Hakimler ve Savcılar Yüksek Kurulu (HSYK), ülkemizi yöneten temel yüksek kurullardan biridir. Bu kurul iktidar mücadelesinde hükümet karşıtı saflarda yerini almaktadır. Ülkemizin uzak bir köşesinde (Erzurum-Erzincan) birbirine diş geçirme mücadelesine müdahale ederek, Başsavcıyı tutklayan özel yetkili Erzurum Cumhuriyet Savcısı Osman Şenal ve yardımcı savcılarını "yetki aşımı" hatası içinde olduklarını ilan edip, görevden el çektirdi. Kılıçlar çekilmişti ve her bir tarf, elinden gelen tüm silahları, savaş alanına sürme eğiliminde. Görevden alınan savcılar yerine yeni atama için, Adalet Bakanı Müsteşarının karar toplantısına katılımı beklendi. Katılmadı. Bunla hükümet, kararında ısrarlı olduğunu ilan etti. Tam bir kör dövüşüyle, hukuk savaşı bu saate kadar devam etti. Yarın neler getirecek kim nasıl kazanacak bunu birlikte göreceğiz. Ancak konumuz bu değil. Konumuz bu ülkede hukukun olmadığı gerçeğini bir kez daha algılamaktır.

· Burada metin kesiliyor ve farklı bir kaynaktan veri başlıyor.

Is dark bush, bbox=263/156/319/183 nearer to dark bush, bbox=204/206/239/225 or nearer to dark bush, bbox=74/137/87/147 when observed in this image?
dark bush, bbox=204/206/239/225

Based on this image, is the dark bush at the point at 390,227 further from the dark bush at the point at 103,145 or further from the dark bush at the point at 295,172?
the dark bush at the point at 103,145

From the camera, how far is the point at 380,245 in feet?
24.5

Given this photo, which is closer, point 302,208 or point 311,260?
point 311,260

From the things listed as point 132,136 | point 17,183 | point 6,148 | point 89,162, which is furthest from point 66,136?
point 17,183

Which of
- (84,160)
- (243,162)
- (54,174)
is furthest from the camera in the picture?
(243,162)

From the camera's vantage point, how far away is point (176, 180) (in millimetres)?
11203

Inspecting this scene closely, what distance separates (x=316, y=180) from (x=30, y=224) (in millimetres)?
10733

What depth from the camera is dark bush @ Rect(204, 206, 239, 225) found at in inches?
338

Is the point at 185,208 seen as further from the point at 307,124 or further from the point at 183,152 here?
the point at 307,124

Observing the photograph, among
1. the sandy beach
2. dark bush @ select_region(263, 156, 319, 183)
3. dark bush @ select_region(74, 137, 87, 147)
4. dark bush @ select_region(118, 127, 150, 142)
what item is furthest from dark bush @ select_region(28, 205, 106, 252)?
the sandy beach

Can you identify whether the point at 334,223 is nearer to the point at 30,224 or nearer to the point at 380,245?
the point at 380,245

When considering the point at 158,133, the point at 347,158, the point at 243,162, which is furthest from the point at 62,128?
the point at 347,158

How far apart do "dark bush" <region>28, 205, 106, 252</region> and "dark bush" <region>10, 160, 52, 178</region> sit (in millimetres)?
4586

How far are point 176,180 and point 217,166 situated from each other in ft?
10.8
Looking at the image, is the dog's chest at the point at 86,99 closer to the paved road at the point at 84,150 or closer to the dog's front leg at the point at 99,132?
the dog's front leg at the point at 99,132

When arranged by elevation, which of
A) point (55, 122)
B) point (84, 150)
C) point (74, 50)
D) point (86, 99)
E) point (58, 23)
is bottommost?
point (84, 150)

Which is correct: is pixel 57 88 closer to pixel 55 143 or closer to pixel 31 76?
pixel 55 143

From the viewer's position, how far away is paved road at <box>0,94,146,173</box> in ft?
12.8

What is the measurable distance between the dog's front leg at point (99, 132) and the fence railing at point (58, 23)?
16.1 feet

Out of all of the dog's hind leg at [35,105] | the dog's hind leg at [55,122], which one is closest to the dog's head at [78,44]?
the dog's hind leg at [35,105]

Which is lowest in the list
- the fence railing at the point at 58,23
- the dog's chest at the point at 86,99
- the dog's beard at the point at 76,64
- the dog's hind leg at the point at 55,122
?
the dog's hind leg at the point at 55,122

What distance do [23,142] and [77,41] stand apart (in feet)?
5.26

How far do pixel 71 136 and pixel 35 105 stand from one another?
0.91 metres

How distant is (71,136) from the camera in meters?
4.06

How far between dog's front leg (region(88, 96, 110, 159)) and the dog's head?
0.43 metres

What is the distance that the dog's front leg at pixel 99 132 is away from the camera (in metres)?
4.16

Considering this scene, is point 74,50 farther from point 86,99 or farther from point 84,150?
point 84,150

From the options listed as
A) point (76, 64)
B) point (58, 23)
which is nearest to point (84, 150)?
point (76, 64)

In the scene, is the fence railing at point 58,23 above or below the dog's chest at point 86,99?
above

Bu satırların yazarı hukukçu değil; hukuk uzmanı hiç değildir. Ancak uzun yıllar yargının pençesinde zindan yatmıştır. Yoldaşlarının yargı rahmeti altında, inim inim inleyerek ölüm denklemlerinden geçtiğini, dava dosyalarındaki akıl almaz uydurmalarla kirli adeletin mahkumu olduklarını bilir. Bugünkü hukuk kavgasında sorunun her iki tarafın uzmanlarınca dile getirilen detaylara da vakıftır. Sadece bu bilgilere dayanarak gelişmeler üzerinde bir hüküm vermek elbette söz konusu olmayacaktır.

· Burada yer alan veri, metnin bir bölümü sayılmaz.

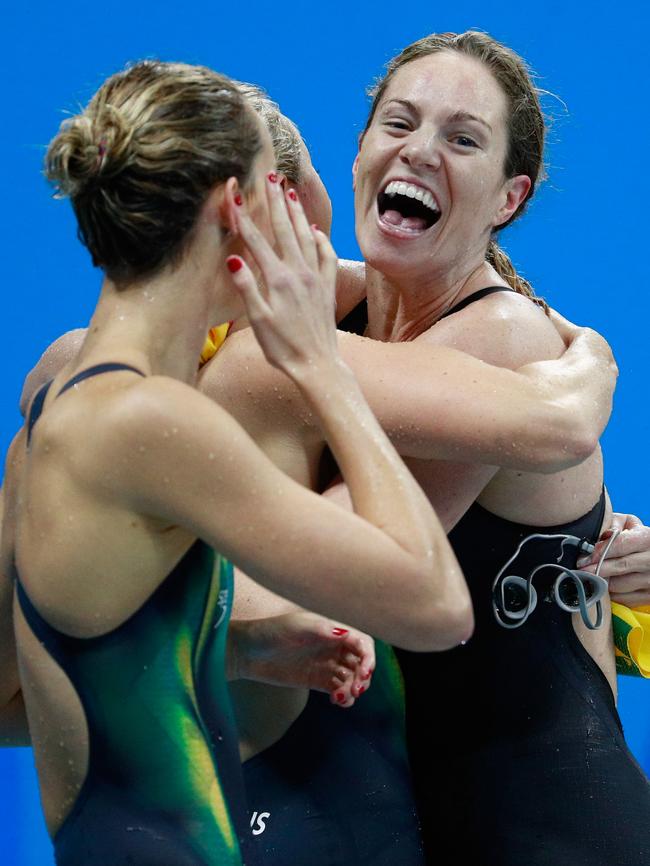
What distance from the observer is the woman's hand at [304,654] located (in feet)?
4.49

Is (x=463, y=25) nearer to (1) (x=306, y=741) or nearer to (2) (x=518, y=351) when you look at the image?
(2) (x=518, y=351)

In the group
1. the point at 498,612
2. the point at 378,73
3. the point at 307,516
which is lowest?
the point at 498,612

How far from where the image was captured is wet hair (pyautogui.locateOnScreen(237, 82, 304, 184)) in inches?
69.3

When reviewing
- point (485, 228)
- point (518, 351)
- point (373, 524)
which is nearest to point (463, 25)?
point (485, 228)

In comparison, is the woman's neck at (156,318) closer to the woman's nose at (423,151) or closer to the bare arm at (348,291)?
the woman's nose at (423,151)

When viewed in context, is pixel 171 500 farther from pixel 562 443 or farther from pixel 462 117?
pixel 462 117

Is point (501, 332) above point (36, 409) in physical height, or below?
above

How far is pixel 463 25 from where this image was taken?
12.6 feet

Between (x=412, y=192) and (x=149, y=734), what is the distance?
35.0 inches

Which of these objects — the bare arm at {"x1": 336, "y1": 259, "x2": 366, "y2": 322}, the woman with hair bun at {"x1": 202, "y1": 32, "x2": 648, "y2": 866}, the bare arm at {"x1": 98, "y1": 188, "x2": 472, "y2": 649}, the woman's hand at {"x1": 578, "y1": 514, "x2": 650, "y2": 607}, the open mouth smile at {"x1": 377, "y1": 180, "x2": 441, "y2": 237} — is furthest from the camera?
the bare arm at {"x1": 336, "y1": 259, "x2": 366, "y2": 322}

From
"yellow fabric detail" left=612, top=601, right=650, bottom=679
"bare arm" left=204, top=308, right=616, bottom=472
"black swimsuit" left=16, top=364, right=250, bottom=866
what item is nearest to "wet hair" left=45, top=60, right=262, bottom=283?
"black swimsuit" left=16, top=364, right=250, bottom=866

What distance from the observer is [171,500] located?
1083 mm

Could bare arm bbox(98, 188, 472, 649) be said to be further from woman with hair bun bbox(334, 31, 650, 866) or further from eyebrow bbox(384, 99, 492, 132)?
eyebrow bbox(384, 99, 492, 132)

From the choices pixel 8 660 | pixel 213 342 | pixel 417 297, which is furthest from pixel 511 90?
pixel 8 660
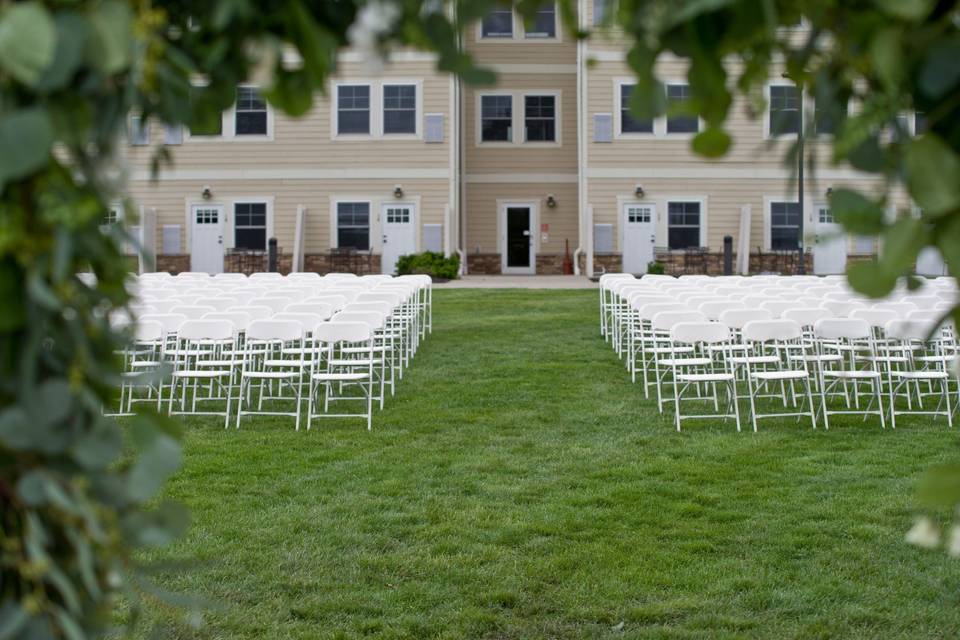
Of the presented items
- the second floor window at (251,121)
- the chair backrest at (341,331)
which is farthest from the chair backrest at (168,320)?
the second floor window at (251,121)

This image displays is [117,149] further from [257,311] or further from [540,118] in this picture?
[540,118]

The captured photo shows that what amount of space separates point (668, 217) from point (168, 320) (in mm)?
20280

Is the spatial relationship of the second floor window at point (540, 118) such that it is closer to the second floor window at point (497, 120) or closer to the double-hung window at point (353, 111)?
the second floor window at point (497, 120)

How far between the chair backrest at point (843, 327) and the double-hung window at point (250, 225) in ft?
70.0

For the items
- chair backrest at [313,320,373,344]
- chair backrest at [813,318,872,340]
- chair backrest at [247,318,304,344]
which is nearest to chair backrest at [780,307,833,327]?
chair backrest at [813,318,872,340]

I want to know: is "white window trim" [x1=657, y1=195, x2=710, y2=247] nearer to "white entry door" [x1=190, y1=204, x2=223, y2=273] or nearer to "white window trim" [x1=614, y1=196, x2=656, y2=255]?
"white window trim" [x1=614, y1=196, x2=656, y2=255]

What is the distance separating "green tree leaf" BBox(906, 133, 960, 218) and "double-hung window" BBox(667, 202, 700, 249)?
2766 centimetres

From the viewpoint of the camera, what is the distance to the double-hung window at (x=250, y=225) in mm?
28719

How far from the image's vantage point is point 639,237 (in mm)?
28359

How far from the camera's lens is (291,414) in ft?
30.5

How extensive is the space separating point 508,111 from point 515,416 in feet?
71.8

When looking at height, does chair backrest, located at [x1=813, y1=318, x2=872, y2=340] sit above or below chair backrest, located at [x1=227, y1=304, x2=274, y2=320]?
below

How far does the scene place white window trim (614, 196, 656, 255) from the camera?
2838cm

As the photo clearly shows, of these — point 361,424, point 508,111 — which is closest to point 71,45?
point 361,424
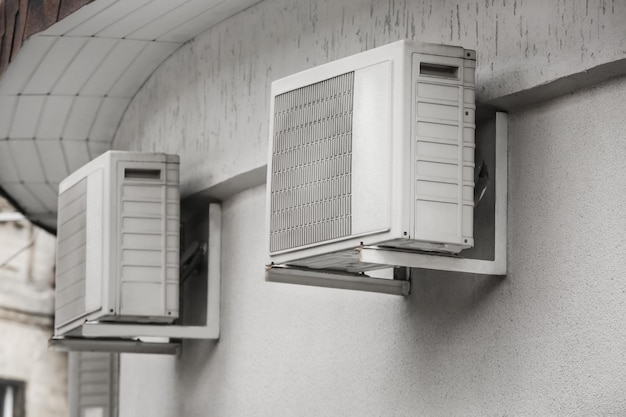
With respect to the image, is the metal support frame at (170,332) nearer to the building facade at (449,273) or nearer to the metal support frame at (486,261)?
the building facade at (449,273)

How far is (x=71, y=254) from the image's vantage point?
592cm

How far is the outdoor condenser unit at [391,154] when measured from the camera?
156 inches

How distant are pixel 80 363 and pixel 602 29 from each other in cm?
492

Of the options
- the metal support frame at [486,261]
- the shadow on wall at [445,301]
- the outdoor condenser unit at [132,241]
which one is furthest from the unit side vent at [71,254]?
the metal support frame at [486,261]

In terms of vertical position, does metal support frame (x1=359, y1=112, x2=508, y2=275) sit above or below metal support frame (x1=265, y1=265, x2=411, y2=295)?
above

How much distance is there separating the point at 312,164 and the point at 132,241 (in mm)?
1500

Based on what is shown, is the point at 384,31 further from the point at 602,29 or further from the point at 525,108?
the point at 602,29

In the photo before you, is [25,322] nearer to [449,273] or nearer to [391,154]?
[449,273]

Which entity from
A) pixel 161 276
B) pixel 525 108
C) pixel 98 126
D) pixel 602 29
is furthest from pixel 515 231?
pixel 98 126

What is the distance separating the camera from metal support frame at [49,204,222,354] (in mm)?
5676

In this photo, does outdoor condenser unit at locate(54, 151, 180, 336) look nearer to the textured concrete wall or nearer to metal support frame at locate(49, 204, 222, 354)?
metal support frame at locate(49, 204, 222, 354)

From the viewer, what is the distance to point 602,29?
3.79 metres

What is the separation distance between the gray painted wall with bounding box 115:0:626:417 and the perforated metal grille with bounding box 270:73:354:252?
1.47 feet

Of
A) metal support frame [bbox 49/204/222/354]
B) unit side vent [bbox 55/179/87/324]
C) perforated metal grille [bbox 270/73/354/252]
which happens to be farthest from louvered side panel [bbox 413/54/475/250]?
Result: unit side vent [bbox 55/179/87/324]
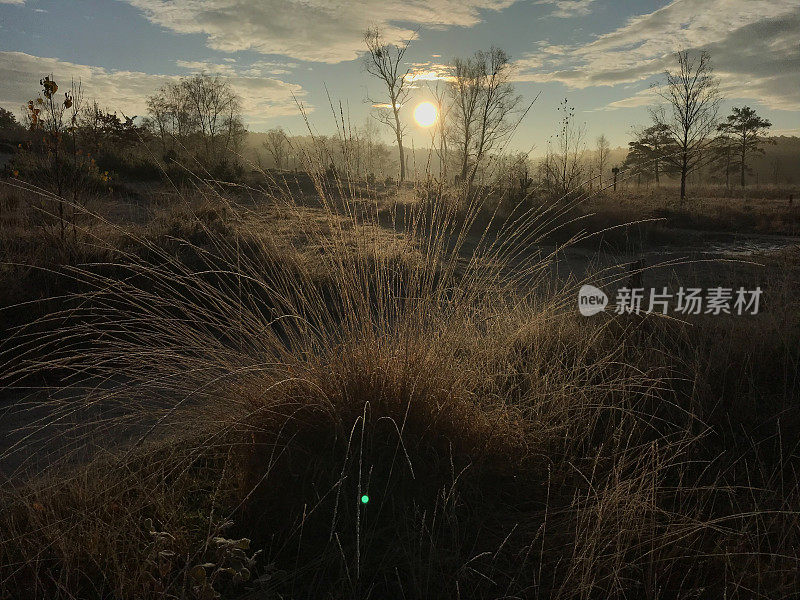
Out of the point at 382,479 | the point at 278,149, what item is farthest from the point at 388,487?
the point at 278,149

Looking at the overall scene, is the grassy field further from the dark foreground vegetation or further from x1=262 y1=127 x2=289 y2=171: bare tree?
x1=262 y1=127 x2=289 y2=171: bare tree

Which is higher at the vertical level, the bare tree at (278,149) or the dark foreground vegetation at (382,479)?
the bare tree at (278,149)

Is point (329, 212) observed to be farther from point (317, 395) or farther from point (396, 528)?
point (396, 528)

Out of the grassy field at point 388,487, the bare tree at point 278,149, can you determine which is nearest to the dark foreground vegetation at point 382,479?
the grassy field at point 388,487

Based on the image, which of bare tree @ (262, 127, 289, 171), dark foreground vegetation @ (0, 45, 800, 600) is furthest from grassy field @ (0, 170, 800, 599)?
bare tree @ (262, 127, 289, 171)

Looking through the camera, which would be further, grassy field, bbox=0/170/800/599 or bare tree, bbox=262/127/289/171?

Ancak, bir vatandaş olarak yargı dinazorlarına bile diz titreten bu gelişmeler, halkın nasıl bir zulüm altında yargının merhamet darbelerine maruz kaldığını görmektedir. Bunu ilan etmektedir.

Hukukun tüm ilkelerini ayaklar altına alan bu kirli savaş, bir kez daha göstermiştir ki bitip tükenmez bir can pazarında, toplum olarak ağır bir şekilde aldatılıyoruz. Bu ülkede adalet yok. Kimse kimseyi aldatmasın, ikidarı bir biçimde gerici diktatörlük için ele geçirmek isteyen her iki taraf da adeletsizdir.

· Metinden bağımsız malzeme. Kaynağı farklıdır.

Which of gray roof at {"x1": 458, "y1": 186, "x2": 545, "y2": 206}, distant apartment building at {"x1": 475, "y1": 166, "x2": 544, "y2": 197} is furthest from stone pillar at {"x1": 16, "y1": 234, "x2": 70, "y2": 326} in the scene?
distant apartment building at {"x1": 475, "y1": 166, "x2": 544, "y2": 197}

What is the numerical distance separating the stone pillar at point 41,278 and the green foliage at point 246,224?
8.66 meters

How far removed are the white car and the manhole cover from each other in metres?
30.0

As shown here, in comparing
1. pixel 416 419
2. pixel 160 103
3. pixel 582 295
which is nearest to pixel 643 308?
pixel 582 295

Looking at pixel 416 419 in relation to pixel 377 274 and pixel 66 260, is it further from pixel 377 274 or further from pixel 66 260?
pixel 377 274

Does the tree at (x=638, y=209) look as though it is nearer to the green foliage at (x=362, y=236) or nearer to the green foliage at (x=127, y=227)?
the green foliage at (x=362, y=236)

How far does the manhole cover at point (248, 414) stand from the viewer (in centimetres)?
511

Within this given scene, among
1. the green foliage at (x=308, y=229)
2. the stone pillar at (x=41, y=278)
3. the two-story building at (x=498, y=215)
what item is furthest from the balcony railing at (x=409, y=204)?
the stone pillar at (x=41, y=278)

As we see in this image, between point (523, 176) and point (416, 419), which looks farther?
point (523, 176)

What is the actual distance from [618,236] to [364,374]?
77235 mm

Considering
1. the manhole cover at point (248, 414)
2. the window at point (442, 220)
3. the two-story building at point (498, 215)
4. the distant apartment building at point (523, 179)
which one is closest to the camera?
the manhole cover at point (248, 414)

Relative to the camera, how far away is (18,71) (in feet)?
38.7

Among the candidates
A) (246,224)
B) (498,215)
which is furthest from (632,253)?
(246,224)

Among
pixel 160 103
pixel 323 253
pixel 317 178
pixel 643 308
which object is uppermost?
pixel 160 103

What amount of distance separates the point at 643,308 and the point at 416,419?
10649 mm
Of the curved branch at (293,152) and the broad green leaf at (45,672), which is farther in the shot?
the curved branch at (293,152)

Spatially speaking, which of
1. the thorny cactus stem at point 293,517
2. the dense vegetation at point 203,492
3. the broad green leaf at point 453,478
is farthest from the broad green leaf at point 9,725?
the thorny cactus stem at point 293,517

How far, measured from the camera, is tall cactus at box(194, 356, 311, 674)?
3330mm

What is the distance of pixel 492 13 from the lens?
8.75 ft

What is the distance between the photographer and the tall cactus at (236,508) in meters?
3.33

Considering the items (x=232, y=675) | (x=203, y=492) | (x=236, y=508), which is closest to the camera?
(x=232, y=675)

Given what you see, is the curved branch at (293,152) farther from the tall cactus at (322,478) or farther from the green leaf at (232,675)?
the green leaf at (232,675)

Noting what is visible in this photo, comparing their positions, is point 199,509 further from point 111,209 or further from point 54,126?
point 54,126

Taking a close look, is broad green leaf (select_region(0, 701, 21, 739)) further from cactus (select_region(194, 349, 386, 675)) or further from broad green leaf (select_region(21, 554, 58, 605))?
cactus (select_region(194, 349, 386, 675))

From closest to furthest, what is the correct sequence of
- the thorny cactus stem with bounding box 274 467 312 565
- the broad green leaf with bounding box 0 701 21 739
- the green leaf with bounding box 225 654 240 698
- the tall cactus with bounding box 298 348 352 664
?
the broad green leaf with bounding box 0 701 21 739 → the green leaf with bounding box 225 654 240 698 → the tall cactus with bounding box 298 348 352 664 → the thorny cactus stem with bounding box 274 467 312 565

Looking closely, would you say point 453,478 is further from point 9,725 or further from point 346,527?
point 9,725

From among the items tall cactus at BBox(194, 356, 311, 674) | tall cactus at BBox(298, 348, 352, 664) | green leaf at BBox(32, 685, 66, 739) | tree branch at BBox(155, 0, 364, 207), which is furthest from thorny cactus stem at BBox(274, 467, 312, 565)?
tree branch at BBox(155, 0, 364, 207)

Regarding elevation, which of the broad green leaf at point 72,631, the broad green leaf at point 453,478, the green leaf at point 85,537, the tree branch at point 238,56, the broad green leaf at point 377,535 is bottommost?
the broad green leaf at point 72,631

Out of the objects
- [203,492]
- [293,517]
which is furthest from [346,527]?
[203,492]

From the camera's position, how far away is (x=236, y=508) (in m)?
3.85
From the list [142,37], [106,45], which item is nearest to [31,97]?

Hükümet "yargıya müdale edilmektedir" derken, karşı tarfın "siyaset yargıyı baskı altında yönetmek istiyor" diyerek dile getirdikleri tek şey, bu ülkede adaletin kirlendiği, yargının kuşkulu olduğu, hukukun ise olmadığı gerçeğidir.

On yıl önce söylediklerimi ya da beş yıl önce söylediklerimi tekrar etmeyeceğim. Artık yargıya müdahale edildiğinden kimse söz etmesin, diyeceğim.

Başka şeyler söylensin. Bu ülkede adalet yok, bunun için çare önerilsin; bu ülke birimizin değil hepimizindir.